[Document excerpt start]

This post was syndicated from: The Hacker Factor Blog and was written by: The Hacker Factor Blog. Original post: at The Hacker Factor Blog
I am very particular about the image libraries I use. The libgif and libpng libraries are nice and solid, but they didn’t have all of the features I wanted. I ended up writing my own libraries. I also wrote my own own TIFF library because libtiff has too many security holes. Frankly, if you see source code that used incremental pointers without boundary checking, like
b1 = *pb++;, then you’re looking at a serious exploit potential. (Just because C permits it does not mean it is a good coding practice.)
For JPEGs, I do rely on libjpeg. Specifically, libjpeg6b (sometimes called libjpeg6-b, libjpeg6-2, or libjpeg62). The Independent JPEG Group (IJG) stopped supporting this version back in 2006, but most applications still use this version. IJG had wanted people to migrate to libjpeg8, but that didn’t happen. Between version 6 and version 8, the entire API changed — nobody wanted to go back and rewrite their code. Version 8 also has a more complicated API, so developers who don’t know better would use version 6 because it was available and easier to program.
Personally, I have a different reason for sticking with version 6. Version 8 does not render JPEGs the same way as version 6. V6 follows the JPEG standard to the letter, while V8 does a few enhancements that can impact some sensitive analysis algorithms. For digital image analysis, standard is better than better.
Unfortunately, libjpeg6b really isn’t maintained anymore, and I’ve found dozens of ways to crash the library. One of these days I’ll write my own complete JPEG decoder and just move away from the IJG code. But for now, I have a pre-parser that sanitizes JPEGs prior to calling libjpeg, just so they won’t crash.
Since I am dependent on libjpeg, I am very sensitive to anytime the library wants to be patched. Last month, my Ubuntu system identified that libjpeg62 wanted to be patched. “Hell no!” I don’t know what the patch does, but I’m not installing anything until I make sure it isn’t going to negatively impact my analysis tools.
The first thing I did was download the source code for the new libjpeg62 (apt-get source libjpeg62). I looked at the list of changes as well as compared code against the original libjpeg6b (the one from IJG, not the one from apt-get). The update added support for a cropping transform and better compiler support. Nothing that impacts rendering, so it’s safe for me to install. In addition, these patches are from 2010… nothing looks new.

[Document excerpt end]
[Entries provided start]

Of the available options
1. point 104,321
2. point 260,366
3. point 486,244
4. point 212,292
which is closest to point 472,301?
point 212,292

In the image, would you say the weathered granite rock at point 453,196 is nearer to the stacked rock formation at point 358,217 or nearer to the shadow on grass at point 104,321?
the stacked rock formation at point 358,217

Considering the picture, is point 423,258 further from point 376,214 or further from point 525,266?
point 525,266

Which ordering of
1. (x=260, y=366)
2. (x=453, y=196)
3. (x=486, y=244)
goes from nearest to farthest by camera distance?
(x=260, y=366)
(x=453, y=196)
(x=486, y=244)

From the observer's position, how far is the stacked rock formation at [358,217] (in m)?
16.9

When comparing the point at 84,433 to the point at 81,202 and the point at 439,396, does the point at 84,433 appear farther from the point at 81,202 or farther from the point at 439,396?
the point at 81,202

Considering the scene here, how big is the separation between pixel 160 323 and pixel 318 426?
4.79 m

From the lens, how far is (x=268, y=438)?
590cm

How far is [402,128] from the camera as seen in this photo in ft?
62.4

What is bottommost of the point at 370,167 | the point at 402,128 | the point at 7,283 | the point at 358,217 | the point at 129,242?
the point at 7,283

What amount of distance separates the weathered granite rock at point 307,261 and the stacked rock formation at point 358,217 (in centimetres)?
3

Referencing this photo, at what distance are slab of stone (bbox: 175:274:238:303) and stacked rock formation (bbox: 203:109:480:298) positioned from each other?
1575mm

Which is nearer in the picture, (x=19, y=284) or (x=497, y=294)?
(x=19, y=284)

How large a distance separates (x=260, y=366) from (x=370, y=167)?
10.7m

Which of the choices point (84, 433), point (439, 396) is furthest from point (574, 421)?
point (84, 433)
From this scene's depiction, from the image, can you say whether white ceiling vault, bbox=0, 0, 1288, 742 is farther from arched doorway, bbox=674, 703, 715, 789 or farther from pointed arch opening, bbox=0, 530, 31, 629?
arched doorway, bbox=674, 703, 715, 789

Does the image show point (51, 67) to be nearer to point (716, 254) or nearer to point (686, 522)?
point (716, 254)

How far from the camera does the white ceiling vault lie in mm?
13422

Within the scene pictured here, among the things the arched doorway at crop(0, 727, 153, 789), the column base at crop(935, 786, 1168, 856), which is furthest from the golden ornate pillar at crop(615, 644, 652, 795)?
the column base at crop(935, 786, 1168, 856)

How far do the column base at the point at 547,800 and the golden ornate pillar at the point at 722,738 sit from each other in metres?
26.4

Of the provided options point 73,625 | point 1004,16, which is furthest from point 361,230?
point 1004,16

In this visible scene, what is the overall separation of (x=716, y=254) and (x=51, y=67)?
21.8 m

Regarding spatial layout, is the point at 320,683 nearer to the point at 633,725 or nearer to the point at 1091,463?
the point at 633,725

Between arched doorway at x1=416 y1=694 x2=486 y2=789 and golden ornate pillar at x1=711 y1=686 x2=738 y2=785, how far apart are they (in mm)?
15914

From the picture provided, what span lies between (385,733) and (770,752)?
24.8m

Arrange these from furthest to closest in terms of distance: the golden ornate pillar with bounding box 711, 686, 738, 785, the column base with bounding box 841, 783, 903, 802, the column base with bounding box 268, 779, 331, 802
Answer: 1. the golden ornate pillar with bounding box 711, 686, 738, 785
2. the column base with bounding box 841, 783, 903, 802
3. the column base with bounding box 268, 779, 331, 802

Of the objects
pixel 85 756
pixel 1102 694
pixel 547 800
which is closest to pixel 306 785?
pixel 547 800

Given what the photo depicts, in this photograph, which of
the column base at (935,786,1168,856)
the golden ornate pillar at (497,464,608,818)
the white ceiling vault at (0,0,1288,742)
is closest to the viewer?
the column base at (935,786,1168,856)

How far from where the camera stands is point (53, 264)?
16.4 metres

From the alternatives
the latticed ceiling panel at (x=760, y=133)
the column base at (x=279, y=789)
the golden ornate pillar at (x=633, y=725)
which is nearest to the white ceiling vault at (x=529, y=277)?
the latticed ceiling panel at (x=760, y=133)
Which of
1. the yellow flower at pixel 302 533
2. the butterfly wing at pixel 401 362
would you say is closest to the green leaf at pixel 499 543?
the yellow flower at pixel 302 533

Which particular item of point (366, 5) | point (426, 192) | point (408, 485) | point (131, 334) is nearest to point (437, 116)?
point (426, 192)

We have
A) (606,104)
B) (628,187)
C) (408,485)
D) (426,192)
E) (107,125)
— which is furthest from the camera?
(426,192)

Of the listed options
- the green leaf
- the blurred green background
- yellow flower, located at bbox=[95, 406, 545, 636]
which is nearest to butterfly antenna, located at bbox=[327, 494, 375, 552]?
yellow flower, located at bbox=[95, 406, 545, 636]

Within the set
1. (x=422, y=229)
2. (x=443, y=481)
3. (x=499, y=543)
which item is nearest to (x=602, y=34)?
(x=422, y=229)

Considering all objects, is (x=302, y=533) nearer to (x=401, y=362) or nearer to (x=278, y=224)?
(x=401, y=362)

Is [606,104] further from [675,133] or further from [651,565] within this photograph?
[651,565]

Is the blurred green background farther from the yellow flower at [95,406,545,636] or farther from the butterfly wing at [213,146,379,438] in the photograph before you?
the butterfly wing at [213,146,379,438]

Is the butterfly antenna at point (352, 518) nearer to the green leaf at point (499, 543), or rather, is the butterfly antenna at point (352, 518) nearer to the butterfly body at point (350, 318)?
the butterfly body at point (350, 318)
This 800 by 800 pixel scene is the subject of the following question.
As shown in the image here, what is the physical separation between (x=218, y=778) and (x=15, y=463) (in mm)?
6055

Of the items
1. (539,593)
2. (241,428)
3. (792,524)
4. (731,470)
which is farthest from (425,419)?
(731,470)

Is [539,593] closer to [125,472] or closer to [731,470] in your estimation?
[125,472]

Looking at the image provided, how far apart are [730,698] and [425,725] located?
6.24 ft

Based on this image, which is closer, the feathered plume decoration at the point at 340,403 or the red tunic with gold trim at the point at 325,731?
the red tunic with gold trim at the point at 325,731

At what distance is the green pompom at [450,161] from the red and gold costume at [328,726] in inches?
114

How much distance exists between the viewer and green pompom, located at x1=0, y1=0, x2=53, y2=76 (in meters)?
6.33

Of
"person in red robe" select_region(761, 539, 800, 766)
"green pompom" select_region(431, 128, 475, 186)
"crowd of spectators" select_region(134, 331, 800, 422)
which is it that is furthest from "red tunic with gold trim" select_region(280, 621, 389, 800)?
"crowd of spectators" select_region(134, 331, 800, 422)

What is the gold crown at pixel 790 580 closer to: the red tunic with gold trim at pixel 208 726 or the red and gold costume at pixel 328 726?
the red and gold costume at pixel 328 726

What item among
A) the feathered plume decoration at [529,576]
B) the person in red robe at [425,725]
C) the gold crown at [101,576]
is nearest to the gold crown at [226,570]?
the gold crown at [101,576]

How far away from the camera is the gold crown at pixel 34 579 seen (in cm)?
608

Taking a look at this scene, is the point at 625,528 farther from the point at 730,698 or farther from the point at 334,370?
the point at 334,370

[Entries provided end]

### Exercise tasks
A) Reproduce the libjpeg blog post starting at "For JPEGs, I" and ending at "better than better.", substituting "libjpeg version 8" for "libjpeg8".
B) Answer these questions from the libjpeg blog post, one answer per line:
(i) In what year did the Independent JPEG Group stop supporting libjpeg6b?
(ii) What command did the author run to download the source code for the new libjpeg62?
(iii) What reason does the author give for writing a separate TIFF library instead of using libtiff?
C) Write the next part of the blog post about libjpeg, continuing after its final sentence.
The listing isn't relevant here.

### Solved problems
A)
For JPEGs, I do rely on libjpeg. Specifically, libjpeg6b (sometimes called libjpeg6-b, libjpeg6-2, or libjpeg62). The Independent JPEG Group (IJG) stopped supporting this version back in 2006, but most applications still use this version. IJG had wanted people to migrate to libjpeg version 8, but that didn’t happen. Between version 6 and version 8, the entire API changed — nobody wanted to go back and rewrite their code. Version 8 also has a more complicated API, so developers who don’t know better would use version 6 because it was available and easier to program.
Personally, I have a different reason for sticking with version 6. Version 8 does not render JPEGs the same way as version 6. V6 follows the JPEG standard to the letter, while V8 does a few enhancements that can impact some sensitive analysis algorithms. For digital image analysis, standard is better than better.

B)
(i) 2006
(ii) apt-get source libjpeg62
(iii) libtiff has too many security holes.

C)
Then I looked for ‘why’ it was updated…
Last November, the Full Disclosure mailing list posted a warning about a specific type of corrupted JPEG. It is possible to construct a specialized JPEG that results in an information leak from uninitialized memory. These exploits were given Common Vulnerabilities and Exposures (CVE) identifiers: CVE-2013-6629 and CVE-2013-6630. The posting to Full Disclosure even includes links to some fun sample images.
Warning for non-programmers: If really low-level programming details go over your head, then skip to the next section.
Here’s a technical description regarding how the exploit works…
JPEG is a horrible format that was clearly created by a committee. There’s one section that defines the type of JPEG and the components involved. The common ones are baseline, progressive, and lossless, but there’s a dozen others that nobody ever uses. So everyone with a hex editor can do this from home, let’s all use the same picture. This JPEG is one of the most popular images uploaded to FotoForensics. (We’ve seen over 200 variants of this picture. I think the guy may be from One Direction, but I’m not sure. I don’t follow boy-bands.)
wget -O image.jpg 'http://fotoforensics.com/analysis.php?id=fe81eaebc6c294bc8af1d1e9412f1af94d19c455.101587&fmt=orig'
JPEG uses ’0xff’ to denote tags. The tag “ffc0″ (found at offset 0xf8 in the JPEG) denotes a baseline JPEG “Start of Frame” tag (SOF). This is where the components are defined.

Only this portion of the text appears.